[Scene-based spatial questions]

=-=-=-=-=

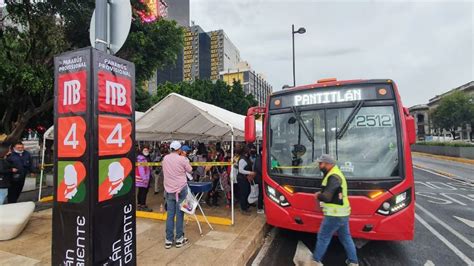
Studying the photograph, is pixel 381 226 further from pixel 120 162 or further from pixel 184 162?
pixel 120 162

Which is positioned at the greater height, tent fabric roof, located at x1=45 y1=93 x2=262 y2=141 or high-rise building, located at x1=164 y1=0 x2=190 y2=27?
high-rise building, located at x1=164 y1=0 x2=190 y2=27

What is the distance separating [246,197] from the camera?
7.23 metres

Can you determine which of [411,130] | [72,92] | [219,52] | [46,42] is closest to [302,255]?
[411,130]

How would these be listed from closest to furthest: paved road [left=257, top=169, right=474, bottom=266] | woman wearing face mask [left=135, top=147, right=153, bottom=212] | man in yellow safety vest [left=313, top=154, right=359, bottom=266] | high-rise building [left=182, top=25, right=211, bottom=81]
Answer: man in yellow safety vest [left=313, top=154, right=359, bottom=266] < paved road [left=257, top=169, right=474, bottom=266] < woman wearing face mask [left=135, top=147, right=153, bottom=212] < high-rise building [left=182, top=25, right=211, bottom=81]

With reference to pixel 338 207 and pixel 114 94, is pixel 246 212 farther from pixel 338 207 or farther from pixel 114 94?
pixel 114 94

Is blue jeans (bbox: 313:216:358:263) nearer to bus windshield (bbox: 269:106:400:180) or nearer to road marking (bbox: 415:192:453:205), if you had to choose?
bus windshield (bbox: 269:106:400:180)

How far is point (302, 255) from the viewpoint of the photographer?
4832 millimetres

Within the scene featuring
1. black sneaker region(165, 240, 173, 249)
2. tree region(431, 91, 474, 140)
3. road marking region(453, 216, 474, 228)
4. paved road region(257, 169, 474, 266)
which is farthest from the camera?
tree region(431, 91, 474, 140)

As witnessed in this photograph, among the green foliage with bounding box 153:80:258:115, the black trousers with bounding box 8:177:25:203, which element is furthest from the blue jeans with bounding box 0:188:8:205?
the green foliage with bounding box 153:80:258:115

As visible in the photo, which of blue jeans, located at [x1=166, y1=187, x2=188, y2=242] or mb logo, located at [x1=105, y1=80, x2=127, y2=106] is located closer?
mb logo, located at [x1=105, y1=80, x2=127, y2=106]

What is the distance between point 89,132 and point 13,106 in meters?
13.1

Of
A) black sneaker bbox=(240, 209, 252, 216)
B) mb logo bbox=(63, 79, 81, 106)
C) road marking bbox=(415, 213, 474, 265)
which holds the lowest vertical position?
road marking bbox=(415, 213, 474, 265)

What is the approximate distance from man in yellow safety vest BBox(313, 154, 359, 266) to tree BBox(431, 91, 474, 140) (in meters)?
53.3

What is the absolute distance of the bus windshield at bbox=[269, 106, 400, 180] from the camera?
4.51m
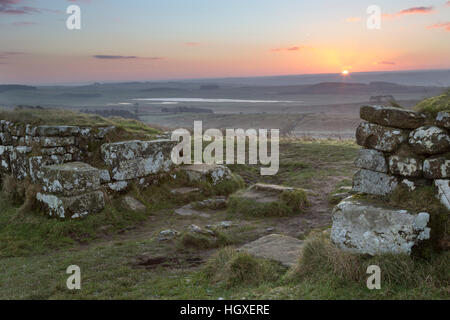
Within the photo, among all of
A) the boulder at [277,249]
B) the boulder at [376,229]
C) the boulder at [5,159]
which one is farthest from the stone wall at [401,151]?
the boulder at [5,159]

=-=-=-=-=

__Task objective__:
Reproduce all of the material above word for word, leaving out the pictures.

__Task result__:
Studying the photograph, is pixel 381 226 further from pixel 120 162 or further from pixel 184 162?
pixel 120 162

Which is positioned at the greater height, tent fabric roof, located at x1=45 y1=93 x2=262 y2=141 or high-rise building, located at x1=164 y1=0 x2=190 y2=27?
high-rise building, located at x1=164 y1=0 x2=190 y2=27

What is the distance separating [246,197] from the camera?
7.23 metres

Can you determine which of [411,130] | [72,92] | [219,52] | [46,42] is closest to [302,255]?
[411,130]

How would these be listed from closest to furthest: paved road [left=257, top=169, right=474, bottom=266] | woman wearing face mask [left=135, top=147, right=153, bottom=212] | man in yellow safety vest [left=313, top=154, right=359, bottom=266] | high-rise building [left=182, top=25, right=211, bottom=81]
Answer: man in yellow safety vest [left=313, top=154, right=359, bottom=266] < paved road [left=257, top=169, right=474, bottom=266] < woman wearing face mask [left=135, top=147, right=153, bottom=212] < high-rise building [left=182, top=25, right=211, bottom=81]

With reference to pixel 338 207 and pixel 114 94, is pixel 246 212 farther from pixel 338 207 or farther from pixel 114 94?
pixel 114 94

Is blue jeans (bbox: 313:216:358:263) nearer to bus windshield (bbox: 269:106:400:180) or nearer to road marking (bbox: 415:192:453:205), if you had to choose?
bus windshield (bbox: 269:106:400:180)

How far is point (302, 255) from the viewpoint of the photographer?
4832 millimetres

Within the scene featuring
1. black sneaker region(165, 240, 173, 249)
2. tree region(431, 91, 474, 140)
3. road marking region(453, 216, 474, 228)
4. paved road region(257, 169, 474, 266)
which is farthest from the camera?
tree region(431, 91, 474, 140)

As witnessed in this photograph, among the green foliage with bounding box 153:80:258:115, the black trousers with bounding box 8:177:25:203, which element is furthest from the blue jeans with bounding box 0:188:8:205?
the green foliage with bounding box 153:80:258:115

As visible in the photo, which of blue jeans, located at [x1=166, y1=187, x2=188, y2=242] or mb logo, located at [x1=105, y1=80, x2=127, y2=106] is located closer?
mb logo, located at [x1=105, y1=80, x2=127, y2=106]

What is the distance between point 89,132 and point 13,106 in meters?
13.1

Of
A) black sneaker bbox=(240, 209, 252, 216)
B) mb logo bbox=(63, 79, 81, 106)
C) road marking bbox=(415, 213, 474, 265)
which holds the lowest vertical position?
road marking bbox=(415, 213, 474, 265)

What is the approximate distance from man in yellow safety vest BBox(313, 154, 359, 266) to tree BBox(431, 91, 474, 140) (in meters)?
53.3

What is the absolute distance of the bus windshield at bbox=[269, 106, 400, 180] from the camera?
4.51m
Within the photo, among all of
A) the boulder at [277,249]
B) the boulder at [376,229]
C) the boulder at [5,159]
which one is farthest from the stone wall at [401,151]?
the boulder at [5,159]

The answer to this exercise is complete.